#### What is being asked:
Treat the line containing "Out of the dirt" as the first line and the final line of the material below as the last; reproduce that range exactly.

--- Start ---

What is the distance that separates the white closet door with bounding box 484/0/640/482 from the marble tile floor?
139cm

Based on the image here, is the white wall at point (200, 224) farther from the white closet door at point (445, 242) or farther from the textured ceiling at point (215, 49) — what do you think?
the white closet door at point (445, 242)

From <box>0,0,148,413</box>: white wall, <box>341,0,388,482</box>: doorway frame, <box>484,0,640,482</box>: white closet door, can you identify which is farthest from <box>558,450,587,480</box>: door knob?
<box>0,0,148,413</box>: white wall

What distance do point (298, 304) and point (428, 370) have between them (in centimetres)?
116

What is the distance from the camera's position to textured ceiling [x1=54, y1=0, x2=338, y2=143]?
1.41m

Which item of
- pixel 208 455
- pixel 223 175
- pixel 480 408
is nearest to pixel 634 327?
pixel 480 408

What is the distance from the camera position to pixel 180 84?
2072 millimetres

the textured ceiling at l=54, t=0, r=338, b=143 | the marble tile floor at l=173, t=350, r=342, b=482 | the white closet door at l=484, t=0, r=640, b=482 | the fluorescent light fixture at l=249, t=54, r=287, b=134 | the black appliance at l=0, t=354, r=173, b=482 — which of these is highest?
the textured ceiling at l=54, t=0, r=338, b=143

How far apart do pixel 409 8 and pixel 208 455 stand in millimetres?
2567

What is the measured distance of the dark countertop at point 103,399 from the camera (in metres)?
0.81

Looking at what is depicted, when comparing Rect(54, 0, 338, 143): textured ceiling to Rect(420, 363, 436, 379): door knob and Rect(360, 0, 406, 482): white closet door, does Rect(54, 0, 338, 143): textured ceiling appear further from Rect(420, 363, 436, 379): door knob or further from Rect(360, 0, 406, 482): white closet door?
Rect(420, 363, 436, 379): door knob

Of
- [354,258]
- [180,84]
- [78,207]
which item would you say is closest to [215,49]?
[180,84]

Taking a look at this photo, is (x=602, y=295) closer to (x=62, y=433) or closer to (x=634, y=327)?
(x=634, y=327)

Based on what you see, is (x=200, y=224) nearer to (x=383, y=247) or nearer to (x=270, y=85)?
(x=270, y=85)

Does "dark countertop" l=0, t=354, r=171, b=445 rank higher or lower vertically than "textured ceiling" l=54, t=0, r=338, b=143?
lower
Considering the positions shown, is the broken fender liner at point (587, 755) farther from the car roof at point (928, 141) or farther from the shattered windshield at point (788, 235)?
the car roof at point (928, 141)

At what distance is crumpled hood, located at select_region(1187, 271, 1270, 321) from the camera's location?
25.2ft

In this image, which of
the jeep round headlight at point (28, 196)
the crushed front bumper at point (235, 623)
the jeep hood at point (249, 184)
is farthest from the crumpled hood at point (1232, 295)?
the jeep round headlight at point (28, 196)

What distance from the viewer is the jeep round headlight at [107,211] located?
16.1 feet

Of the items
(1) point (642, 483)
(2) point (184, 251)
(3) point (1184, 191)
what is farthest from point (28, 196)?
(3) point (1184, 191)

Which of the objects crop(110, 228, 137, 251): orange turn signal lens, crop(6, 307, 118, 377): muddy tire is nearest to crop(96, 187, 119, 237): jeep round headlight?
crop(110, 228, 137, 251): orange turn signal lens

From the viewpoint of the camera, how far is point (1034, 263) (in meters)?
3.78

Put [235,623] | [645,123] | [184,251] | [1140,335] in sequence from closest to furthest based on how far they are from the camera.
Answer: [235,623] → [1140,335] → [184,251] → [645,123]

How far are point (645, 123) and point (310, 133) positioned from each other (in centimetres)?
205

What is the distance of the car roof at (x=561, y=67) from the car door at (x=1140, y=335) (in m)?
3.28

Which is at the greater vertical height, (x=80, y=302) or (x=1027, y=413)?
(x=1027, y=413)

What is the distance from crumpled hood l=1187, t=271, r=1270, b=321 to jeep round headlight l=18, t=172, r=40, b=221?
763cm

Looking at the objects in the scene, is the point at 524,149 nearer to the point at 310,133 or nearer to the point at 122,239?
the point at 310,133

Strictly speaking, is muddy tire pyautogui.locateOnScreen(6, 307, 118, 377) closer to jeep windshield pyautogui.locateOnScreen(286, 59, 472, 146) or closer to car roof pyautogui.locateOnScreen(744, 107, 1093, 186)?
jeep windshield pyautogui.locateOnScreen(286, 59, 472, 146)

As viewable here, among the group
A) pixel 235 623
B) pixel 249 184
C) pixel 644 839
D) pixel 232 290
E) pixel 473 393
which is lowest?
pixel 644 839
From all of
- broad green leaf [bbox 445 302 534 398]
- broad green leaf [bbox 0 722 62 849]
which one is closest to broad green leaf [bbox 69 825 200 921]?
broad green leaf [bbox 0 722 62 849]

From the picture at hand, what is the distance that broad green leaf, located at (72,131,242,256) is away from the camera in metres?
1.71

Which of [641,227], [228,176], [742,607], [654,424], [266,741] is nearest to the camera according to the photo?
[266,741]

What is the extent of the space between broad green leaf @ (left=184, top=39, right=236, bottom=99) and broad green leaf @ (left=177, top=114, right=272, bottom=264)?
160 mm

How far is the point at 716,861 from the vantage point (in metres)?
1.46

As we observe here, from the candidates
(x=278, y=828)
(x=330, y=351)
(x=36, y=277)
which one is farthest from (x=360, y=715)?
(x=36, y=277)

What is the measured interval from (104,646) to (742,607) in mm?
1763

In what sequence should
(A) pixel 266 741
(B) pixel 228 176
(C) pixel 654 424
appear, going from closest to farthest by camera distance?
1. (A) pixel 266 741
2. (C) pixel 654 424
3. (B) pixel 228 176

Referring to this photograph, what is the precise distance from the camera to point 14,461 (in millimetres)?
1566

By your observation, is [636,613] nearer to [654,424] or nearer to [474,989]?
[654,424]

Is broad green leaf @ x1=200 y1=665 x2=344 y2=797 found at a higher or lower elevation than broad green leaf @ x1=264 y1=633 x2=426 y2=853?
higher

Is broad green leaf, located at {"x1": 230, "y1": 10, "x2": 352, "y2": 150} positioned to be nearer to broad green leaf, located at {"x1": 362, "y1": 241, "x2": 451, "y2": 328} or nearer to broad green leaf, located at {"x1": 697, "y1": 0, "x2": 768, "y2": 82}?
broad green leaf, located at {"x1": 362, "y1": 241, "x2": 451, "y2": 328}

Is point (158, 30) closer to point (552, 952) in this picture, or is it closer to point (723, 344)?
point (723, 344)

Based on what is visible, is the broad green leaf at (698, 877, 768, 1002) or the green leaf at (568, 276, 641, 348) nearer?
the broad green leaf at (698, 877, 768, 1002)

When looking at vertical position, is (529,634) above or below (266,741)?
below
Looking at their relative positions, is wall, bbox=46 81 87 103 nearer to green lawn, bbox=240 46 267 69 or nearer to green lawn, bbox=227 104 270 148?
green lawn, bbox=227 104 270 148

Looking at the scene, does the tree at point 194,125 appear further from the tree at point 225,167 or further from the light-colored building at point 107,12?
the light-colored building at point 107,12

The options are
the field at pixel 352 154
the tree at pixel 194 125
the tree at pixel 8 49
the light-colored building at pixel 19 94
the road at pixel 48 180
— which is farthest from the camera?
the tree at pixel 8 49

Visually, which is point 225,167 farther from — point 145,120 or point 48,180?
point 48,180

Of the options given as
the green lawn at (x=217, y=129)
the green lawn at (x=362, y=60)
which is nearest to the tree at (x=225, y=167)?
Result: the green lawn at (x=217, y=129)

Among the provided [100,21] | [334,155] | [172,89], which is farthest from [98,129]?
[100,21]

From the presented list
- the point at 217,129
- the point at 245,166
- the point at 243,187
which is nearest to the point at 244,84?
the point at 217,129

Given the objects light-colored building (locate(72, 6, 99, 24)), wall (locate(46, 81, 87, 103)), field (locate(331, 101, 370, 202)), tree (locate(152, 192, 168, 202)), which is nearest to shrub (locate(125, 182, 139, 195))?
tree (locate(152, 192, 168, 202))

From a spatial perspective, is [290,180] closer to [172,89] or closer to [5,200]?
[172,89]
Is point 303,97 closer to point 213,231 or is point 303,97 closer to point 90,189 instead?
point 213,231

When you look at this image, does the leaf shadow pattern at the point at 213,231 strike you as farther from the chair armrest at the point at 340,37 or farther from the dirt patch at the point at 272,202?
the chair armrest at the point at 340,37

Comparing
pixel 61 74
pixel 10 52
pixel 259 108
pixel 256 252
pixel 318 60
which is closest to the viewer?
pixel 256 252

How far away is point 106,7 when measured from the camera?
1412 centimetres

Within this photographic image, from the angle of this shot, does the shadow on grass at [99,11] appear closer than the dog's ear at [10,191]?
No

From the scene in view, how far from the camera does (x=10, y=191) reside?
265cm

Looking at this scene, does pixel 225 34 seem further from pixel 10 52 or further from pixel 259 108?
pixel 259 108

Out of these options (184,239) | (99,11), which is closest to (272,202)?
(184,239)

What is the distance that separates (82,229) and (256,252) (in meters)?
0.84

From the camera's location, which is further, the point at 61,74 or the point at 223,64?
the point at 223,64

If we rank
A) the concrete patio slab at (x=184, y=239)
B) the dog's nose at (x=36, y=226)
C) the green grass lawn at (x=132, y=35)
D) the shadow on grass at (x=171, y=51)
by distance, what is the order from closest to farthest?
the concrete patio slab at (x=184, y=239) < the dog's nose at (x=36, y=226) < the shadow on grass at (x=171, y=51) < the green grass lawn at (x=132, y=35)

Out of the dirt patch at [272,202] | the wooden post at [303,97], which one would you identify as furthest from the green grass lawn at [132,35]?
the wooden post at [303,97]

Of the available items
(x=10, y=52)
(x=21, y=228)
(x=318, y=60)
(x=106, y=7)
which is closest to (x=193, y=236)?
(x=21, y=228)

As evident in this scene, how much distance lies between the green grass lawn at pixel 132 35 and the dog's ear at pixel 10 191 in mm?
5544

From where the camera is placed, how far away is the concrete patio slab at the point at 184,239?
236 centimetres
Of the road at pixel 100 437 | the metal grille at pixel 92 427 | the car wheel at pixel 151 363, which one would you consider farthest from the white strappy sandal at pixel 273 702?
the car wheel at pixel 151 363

--- End ---

#### Answer to the problem:
Out of the dirt patch at [272,202] | the wooden post at [303,97], which one would you identify as furthest from the green grass lawn at [132,35]?
the wooden post at [303,97]

Of the available items
(x=10, y=52)
(x=21, y=228)
(x=318, y=60)
(x=106, y=7)
which is closest to (x=193, y=236)?
(x=21, y=228)

As evident in this scene, how much distance lies between the green grass lawn at pixel 132 35 and the dog's ear at pixel 10 191 in mm?
5544

From where the camera is placed, how far away is the concrete patio slab at the point at 184,239?
236 centimetres
Of the road at pixel 100 437 | the metal grille at pixel 92 427 | the car wheel at pixel 151 363, which one would you consider farthest from the white strappy sandal at pixel 273 702?
the car wheel at pixel 151 363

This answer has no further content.